EXERCISE REQUIREMENTS -
Show each line below that contains the string "forearm". Matches must have the same case.

EXTRACTED MATERIAL -
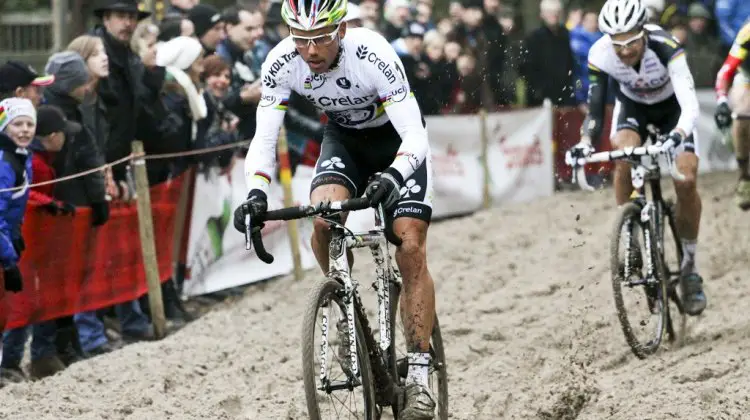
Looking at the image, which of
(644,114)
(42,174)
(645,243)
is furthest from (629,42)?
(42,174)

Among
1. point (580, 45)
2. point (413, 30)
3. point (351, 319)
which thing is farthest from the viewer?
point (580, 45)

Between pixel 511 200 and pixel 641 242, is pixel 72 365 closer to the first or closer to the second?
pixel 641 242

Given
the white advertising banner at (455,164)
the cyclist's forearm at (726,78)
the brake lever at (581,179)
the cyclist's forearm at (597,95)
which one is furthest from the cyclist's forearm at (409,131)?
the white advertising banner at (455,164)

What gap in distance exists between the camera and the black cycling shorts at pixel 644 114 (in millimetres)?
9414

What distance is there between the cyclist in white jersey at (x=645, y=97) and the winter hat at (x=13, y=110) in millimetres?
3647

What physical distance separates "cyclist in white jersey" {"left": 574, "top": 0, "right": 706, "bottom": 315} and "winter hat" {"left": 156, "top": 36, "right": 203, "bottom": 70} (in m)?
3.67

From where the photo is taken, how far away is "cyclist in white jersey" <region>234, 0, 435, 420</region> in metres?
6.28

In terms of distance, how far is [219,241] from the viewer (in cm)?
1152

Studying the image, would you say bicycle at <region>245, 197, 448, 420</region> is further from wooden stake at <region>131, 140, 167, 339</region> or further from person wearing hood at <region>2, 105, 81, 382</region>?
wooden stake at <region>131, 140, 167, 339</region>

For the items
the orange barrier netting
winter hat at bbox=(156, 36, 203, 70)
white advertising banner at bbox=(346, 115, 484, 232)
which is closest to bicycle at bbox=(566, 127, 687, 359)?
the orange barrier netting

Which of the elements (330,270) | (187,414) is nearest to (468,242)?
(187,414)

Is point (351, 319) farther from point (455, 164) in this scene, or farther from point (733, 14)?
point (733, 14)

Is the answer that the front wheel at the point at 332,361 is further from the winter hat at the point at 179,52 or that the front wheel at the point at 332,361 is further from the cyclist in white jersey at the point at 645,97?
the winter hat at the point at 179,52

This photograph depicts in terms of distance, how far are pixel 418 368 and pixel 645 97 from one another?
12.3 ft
...
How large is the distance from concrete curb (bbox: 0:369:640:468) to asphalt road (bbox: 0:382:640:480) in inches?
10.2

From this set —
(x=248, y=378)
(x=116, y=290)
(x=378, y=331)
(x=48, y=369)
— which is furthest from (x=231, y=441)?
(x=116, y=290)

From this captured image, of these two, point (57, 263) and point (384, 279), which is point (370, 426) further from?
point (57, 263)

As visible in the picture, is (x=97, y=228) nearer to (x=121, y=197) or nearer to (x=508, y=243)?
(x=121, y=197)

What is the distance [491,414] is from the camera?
--
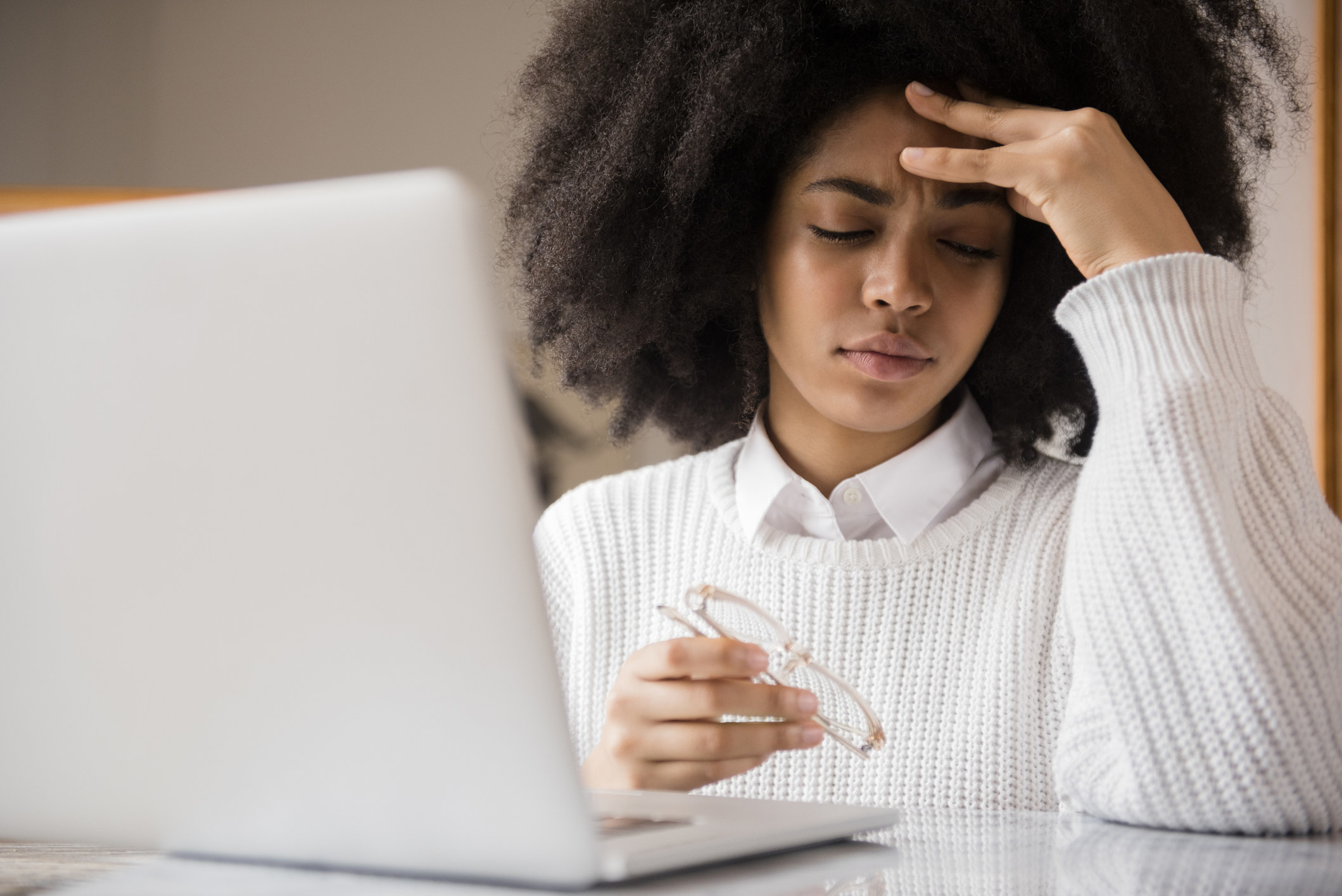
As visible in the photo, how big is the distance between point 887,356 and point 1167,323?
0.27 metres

REPLY TO THE TASK -
the cyclist's forearm at (726,78)
the cyclist's forearm at (597,95)
which one is furthest from the cyclist's forearm at (409,131)?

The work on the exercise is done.